審査意見の本文のうち、「第4 審査の着眼点及び実施内容」を含む箇所から始めて「いて得られた知見を利用した。」の直後で止めた部分を書き出してください。その際、「関係部区局等」を「関係各課」に更新してください。
---- 提供テキスト
令和3年度 内部統制評価報告書に係る審査意見

第1 審査の基準

この審査は、浜松市監査基準(令和2年浜松市監査委員告示第2号)に準拠して実施した。

第2 審査の対象

この審査は、市長から令和4年6月7日に審査に付された令和3年度浜松市内部統制評価報告書(以下「評価報告書」という。)を対象とした。
なお、評価報告書の《附属資料》のうち、第3「事務ミス等の報告」は、市長が内部統制の評価をしていないことから審査の対象外とした。

第3 審査の期間

令和4年6月7日から同年8月19日まで

第4 審査の着眼点及び実施内容

第2に定める書類について、以下の点を着眼点とし、検証した。

  • 市長による評価が市長が定めた評価手続に沿って適切に実施されているか
  • 内部統制の不備について重大な不備に当たるかどうかの判断が適切に行われているか

審査手続については、「地方公共団体における内部統制制度の導入・実施ガイドライン」(平成31年3月総務省)のV「監査委員による内部統制評価報告書の審査」の趣旨に沿って、必要に応じて関係部区局等に説明を求めた上で、審査を行った。また、その他の監査等において得られた知見を利用した。
--------
---- 抽出データ
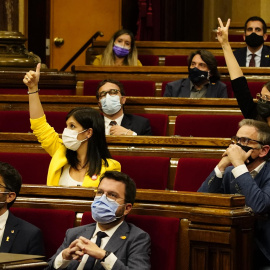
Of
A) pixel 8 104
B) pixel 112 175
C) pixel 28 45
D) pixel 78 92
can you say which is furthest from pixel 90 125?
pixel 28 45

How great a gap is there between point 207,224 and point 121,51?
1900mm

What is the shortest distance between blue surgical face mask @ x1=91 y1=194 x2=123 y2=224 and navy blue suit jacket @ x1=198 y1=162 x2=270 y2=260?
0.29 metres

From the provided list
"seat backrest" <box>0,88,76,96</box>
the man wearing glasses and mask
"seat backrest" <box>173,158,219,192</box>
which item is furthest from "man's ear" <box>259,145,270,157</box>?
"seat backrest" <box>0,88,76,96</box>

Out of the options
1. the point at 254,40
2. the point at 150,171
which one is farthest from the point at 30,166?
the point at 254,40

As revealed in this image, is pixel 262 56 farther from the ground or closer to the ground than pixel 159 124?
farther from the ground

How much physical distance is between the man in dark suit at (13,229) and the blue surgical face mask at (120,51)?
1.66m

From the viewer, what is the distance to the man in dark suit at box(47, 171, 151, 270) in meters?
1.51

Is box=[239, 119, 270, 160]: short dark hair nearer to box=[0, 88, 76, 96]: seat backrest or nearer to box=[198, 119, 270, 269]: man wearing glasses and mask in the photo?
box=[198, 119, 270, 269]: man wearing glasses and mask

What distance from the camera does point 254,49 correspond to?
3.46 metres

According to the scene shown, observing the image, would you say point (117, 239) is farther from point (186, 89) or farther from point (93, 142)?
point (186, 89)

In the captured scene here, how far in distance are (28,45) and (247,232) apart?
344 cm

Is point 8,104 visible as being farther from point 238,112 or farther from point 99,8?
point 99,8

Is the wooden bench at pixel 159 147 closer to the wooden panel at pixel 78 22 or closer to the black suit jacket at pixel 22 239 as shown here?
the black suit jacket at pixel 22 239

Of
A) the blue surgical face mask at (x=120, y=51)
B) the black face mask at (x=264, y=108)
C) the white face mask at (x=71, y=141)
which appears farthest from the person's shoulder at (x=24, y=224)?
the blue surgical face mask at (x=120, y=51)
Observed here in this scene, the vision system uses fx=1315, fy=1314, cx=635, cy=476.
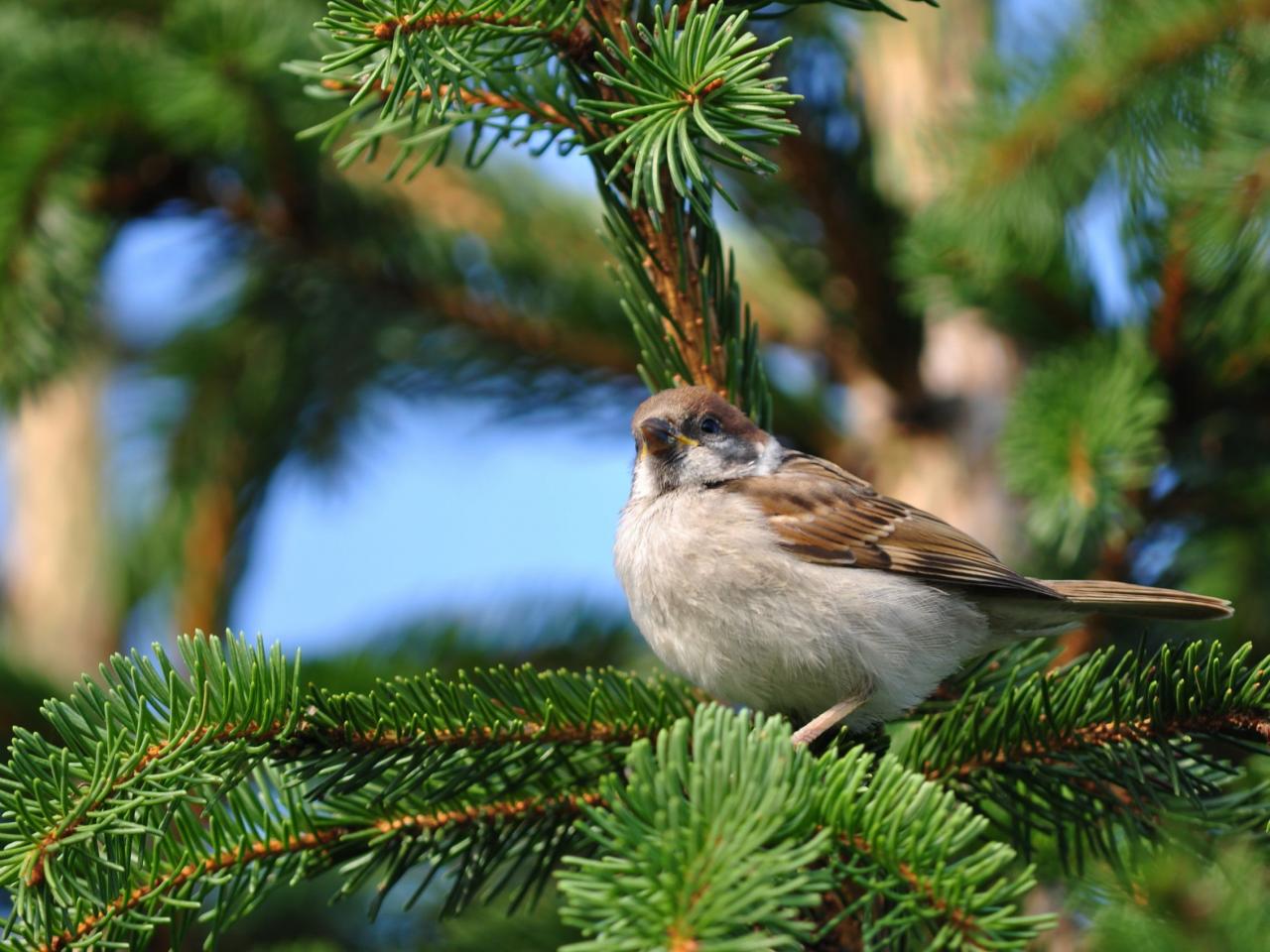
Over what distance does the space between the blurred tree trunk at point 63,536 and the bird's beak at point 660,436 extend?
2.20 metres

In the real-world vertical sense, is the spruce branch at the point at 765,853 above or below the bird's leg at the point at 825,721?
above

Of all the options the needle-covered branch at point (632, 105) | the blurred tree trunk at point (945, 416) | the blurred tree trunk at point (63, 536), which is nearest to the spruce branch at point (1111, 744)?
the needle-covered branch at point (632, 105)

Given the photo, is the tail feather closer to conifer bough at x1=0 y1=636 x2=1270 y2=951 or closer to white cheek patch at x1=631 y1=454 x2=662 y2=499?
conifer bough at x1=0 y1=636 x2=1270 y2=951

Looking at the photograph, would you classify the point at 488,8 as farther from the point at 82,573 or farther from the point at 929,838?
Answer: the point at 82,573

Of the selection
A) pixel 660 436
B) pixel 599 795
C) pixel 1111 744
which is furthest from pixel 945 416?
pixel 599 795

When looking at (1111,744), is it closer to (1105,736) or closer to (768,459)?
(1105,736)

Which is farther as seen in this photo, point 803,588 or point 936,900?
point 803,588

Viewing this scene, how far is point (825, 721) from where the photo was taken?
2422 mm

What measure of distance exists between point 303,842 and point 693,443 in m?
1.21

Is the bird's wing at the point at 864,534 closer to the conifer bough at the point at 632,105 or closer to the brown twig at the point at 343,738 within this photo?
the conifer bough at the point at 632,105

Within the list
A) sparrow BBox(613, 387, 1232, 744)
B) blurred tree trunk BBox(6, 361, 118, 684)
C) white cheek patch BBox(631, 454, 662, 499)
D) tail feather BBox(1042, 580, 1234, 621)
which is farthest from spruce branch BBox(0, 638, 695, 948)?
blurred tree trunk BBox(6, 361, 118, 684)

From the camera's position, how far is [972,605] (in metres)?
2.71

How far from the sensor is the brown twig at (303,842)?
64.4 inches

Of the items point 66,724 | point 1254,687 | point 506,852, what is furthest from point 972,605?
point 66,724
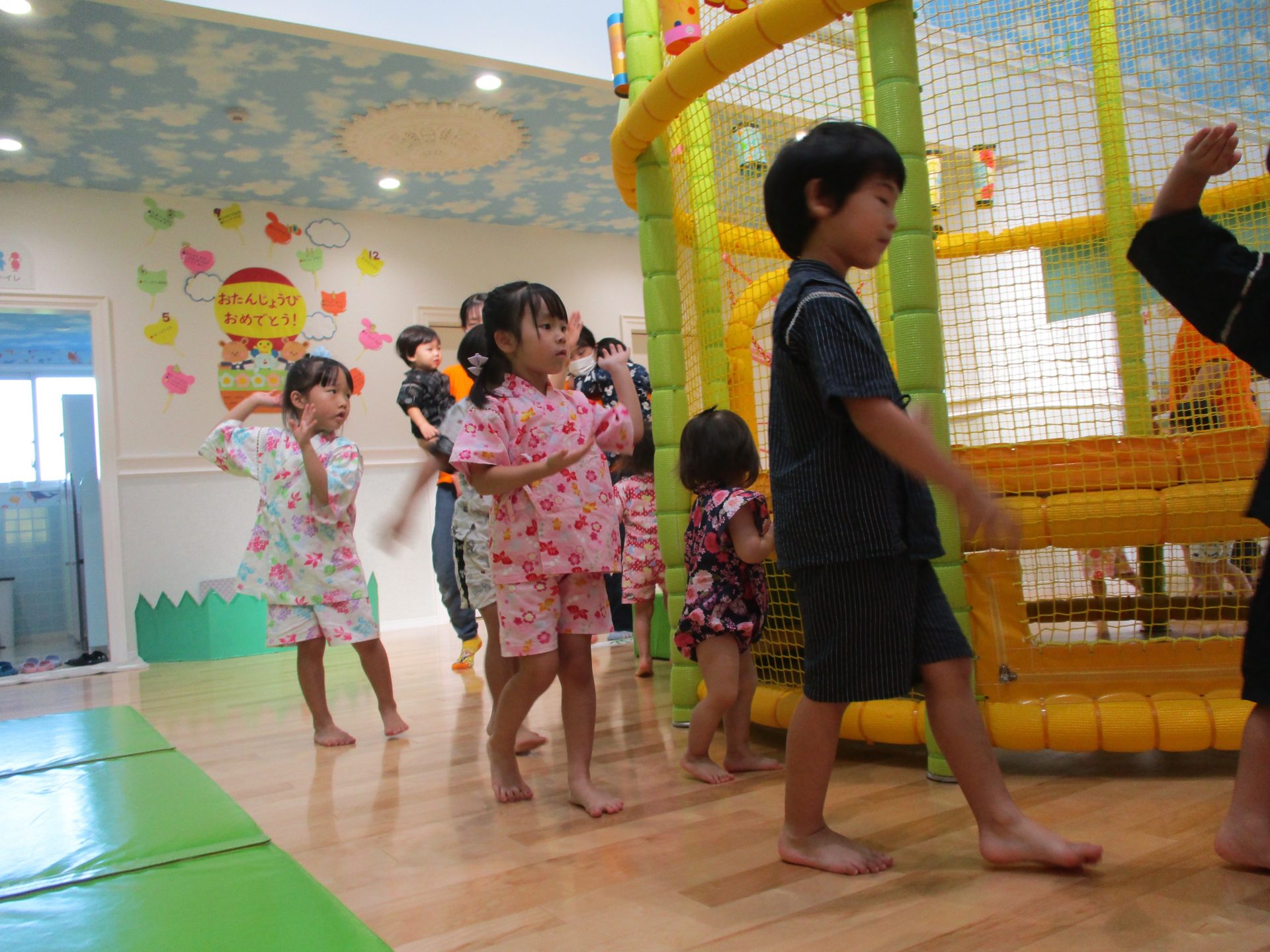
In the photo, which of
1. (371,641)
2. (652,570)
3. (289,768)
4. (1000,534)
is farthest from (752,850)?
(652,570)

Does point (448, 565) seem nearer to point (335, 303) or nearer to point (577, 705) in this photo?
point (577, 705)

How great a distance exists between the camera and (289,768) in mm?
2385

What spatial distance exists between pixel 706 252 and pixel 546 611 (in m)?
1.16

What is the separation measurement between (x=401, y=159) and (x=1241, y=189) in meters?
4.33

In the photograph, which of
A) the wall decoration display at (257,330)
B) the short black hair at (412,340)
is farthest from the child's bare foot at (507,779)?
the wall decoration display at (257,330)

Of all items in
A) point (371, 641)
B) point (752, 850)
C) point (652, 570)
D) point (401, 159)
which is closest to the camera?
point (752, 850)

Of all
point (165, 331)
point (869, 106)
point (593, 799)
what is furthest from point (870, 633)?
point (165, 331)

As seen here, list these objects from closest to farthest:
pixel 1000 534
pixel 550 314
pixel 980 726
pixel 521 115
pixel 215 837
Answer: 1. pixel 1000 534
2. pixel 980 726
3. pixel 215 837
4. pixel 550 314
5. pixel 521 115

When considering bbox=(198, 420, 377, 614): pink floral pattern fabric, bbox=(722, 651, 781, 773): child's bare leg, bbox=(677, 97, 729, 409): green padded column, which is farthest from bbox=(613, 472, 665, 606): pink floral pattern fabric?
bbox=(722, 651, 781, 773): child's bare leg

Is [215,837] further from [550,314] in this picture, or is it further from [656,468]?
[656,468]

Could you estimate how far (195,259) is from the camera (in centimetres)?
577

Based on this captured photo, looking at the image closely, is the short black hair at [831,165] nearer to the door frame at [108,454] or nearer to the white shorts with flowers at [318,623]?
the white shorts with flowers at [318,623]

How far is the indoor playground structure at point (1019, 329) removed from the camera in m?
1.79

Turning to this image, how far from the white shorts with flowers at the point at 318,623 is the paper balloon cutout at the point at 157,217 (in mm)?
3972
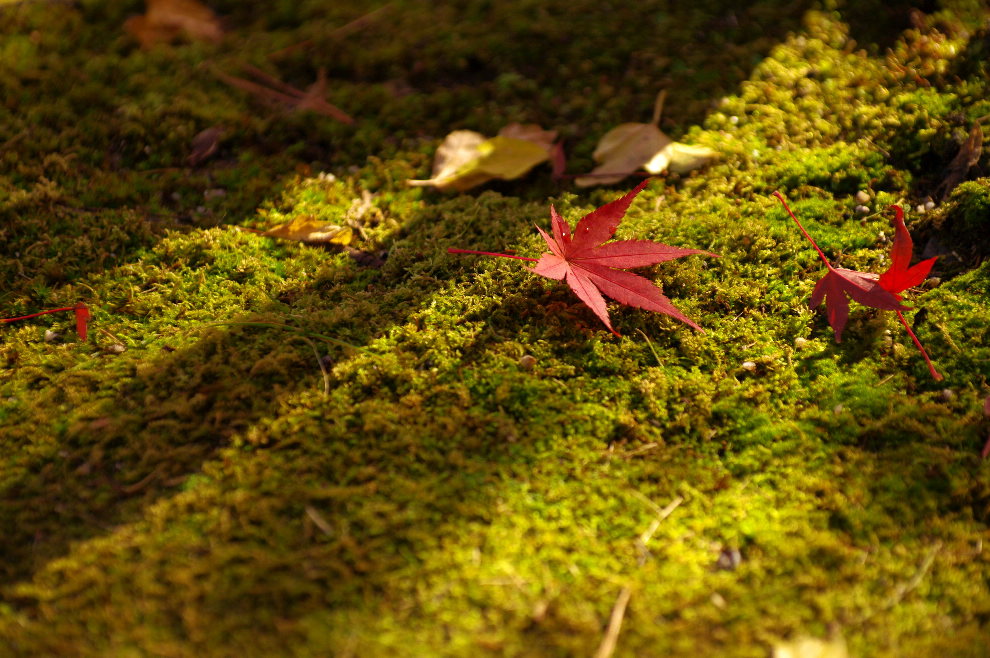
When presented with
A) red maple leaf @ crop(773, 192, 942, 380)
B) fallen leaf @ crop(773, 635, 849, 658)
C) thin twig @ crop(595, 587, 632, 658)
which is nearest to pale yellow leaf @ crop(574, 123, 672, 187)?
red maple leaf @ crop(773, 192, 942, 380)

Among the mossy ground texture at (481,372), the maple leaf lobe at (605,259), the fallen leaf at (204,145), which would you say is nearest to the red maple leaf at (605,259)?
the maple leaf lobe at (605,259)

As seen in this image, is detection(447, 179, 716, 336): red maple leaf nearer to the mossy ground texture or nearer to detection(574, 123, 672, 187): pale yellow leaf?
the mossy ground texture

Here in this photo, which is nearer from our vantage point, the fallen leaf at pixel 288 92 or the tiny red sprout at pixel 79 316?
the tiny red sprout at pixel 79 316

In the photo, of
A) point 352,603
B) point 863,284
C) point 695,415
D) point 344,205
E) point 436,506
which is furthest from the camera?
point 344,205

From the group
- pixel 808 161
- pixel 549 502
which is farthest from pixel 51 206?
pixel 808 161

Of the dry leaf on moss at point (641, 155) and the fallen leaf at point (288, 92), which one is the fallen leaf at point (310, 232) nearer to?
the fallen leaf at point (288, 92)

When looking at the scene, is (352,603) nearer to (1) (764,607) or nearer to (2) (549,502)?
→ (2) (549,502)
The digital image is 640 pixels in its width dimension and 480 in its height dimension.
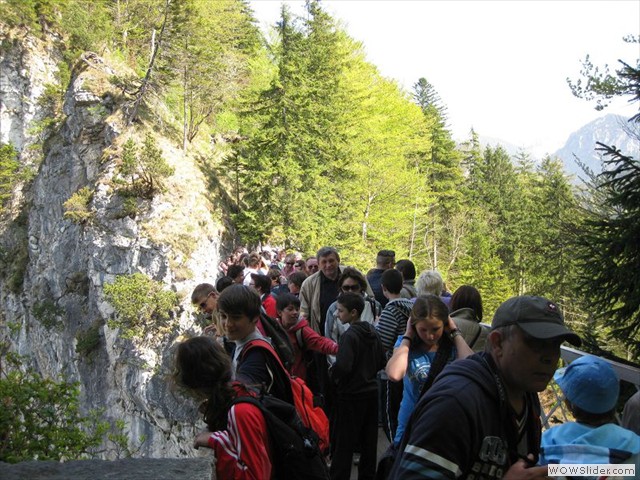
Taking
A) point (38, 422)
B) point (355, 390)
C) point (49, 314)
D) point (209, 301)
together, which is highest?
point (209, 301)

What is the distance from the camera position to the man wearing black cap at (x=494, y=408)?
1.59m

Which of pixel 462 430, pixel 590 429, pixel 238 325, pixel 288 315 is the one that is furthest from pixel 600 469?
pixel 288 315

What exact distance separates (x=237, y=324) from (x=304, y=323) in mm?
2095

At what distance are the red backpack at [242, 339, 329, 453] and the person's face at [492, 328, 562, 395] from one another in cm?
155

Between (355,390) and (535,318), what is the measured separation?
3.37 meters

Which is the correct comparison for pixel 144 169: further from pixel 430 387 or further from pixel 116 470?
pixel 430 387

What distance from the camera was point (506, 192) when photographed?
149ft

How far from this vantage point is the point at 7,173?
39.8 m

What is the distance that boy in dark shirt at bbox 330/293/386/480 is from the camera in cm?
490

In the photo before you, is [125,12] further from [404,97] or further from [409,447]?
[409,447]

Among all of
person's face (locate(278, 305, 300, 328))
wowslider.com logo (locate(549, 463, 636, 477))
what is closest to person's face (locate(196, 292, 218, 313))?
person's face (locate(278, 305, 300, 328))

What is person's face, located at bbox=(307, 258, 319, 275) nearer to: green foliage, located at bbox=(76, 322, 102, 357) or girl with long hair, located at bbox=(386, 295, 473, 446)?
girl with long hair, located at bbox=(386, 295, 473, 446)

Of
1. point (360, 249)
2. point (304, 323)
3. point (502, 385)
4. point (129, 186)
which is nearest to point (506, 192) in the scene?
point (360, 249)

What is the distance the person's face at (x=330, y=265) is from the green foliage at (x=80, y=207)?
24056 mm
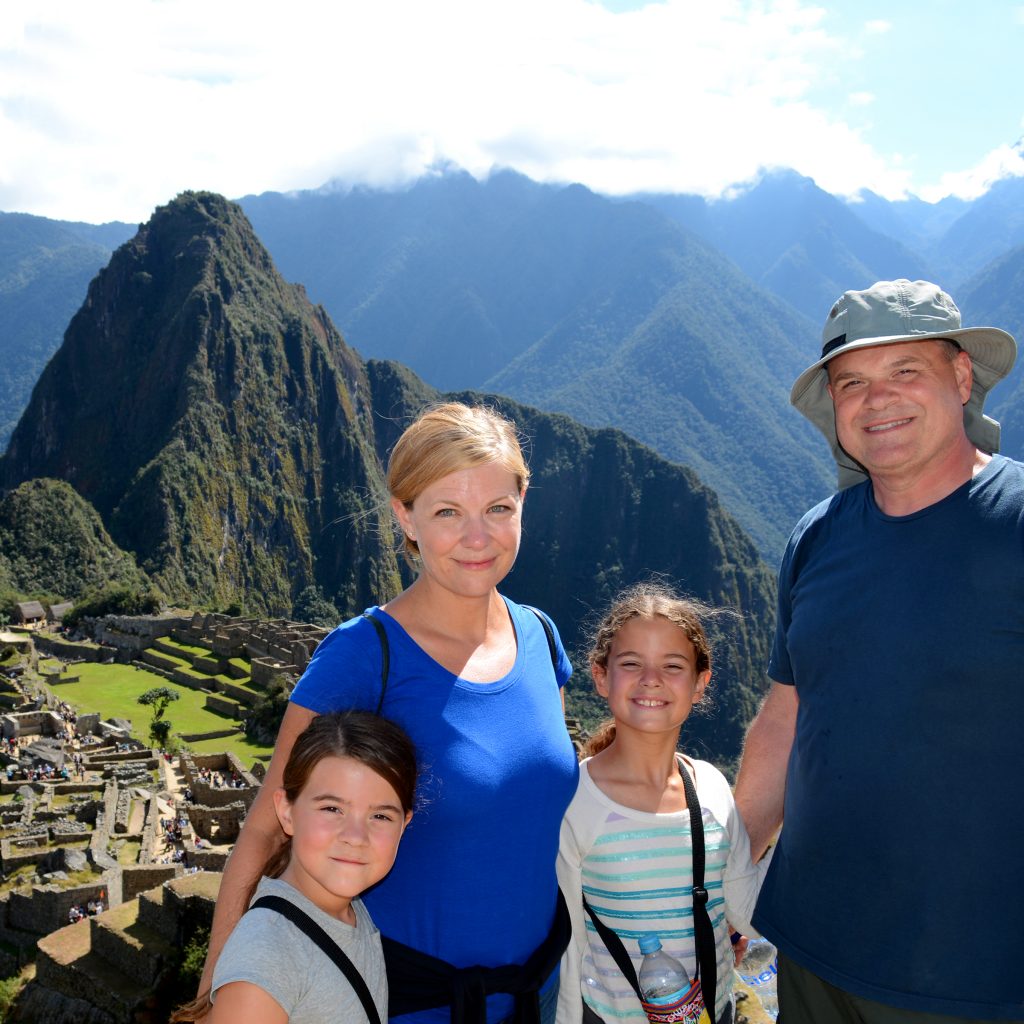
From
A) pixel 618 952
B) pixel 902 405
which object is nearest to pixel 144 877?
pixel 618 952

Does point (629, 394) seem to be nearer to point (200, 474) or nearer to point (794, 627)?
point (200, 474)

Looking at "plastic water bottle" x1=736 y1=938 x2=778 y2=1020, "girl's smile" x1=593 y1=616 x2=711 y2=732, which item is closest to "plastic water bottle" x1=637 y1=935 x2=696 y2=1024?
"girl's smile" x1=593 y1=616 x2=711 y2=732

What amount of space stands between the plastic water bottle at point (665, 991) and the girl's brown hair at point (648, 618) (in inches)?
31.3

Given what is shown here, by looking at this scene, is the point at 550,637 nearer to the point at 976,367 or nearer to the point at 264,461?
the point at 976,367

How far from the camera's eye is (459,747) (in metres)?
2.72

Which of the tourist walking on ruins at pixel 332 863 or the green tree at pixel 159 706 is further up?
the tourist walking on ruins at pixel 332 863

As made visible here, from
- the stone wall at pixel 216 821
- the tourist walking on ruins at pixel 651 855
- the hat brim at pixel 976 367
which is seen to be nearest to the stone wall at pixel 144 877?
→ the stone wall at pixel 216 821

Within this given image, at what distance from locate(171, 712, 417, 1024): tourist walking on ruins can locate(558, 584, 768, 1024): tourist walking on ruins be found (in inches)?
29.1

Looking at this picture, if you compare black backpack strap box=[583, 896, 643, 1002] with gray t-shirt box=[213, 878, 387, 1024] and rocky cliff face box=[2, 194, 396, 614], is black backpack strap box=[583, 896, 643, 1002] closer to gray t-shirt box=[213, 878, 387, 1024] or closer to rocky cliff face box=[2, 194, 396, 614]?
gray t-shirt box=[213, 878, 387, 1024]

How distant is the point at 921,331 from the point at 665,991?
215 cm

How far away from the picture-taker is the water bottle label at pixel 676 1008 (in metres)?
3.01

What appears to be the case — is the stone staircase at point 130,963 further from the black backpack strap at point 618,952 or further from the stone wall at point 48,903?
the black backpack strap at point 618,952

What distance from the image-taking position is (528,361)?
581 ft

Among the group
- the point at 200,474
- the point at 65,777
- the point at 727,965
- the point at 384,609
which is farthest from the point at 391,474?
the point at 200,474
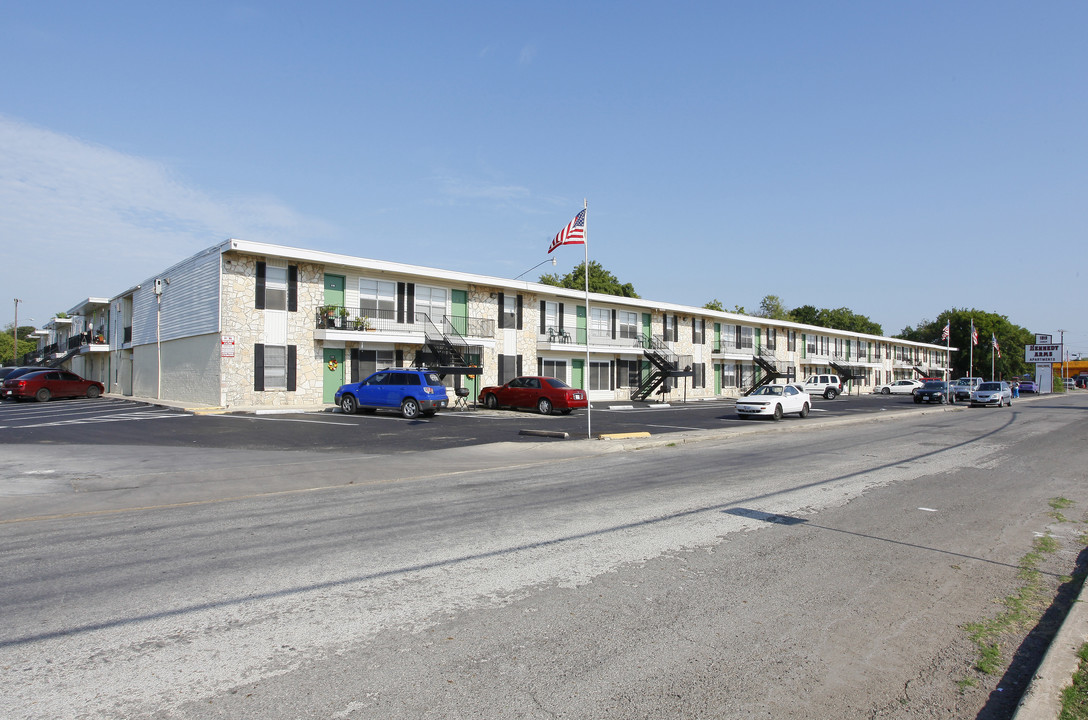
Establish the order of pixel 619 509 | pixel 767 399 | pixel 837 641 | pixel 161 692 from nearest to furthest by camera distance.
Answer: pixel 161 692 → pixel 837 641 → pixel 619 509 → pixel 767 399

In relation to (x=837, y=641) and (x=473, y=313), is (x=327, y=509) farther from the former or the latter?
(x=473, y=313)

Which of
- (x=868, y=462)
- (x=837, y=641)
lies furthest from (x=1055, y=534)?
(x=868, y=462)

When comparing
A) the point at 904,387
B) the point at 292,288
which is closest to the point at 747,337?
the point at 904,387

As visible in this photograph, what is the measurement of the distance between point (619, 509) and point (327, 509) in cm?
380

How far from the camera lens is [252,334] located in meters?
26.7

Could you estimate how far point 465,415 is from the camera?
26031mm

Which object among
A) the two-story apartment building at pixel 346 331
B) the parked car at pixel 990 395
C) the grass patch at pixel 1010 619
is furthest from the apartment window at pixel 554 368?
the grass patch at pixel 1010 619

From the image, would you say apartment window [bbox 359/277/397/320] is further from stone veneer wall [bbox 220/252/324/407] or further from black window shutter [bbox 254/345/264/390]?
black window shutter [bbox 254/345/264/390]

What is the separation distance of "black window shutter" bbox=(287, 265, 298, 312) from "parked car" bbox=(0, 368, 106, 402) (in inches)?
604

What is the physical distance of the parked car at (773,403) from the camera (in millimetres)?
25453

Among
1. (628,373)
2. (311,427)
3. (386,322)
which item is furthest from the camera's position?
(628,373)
--------
- **解答例**:
第4 審査の着眼点及び実施内容

第2に定める書類について、以下の点を着眼点とし、検証した。

  • 市長による評価が市長が定めた評価手続に沿って適切に実施されているか
  • 内部統制の不備について重大な不備に当たるかどうかの判断が適切に行われているか

審査手続については、「地方公共団体における内部統制制度の導入・実施ガイドライン」(平成31年3月総務省)のV「監査委員による内部統制評価報告書の審査」の趣旨に沿って、必要に応じて関係各課に説明を求めた上で、審査を行った。また、その他の監査等において得られた知見を利用した。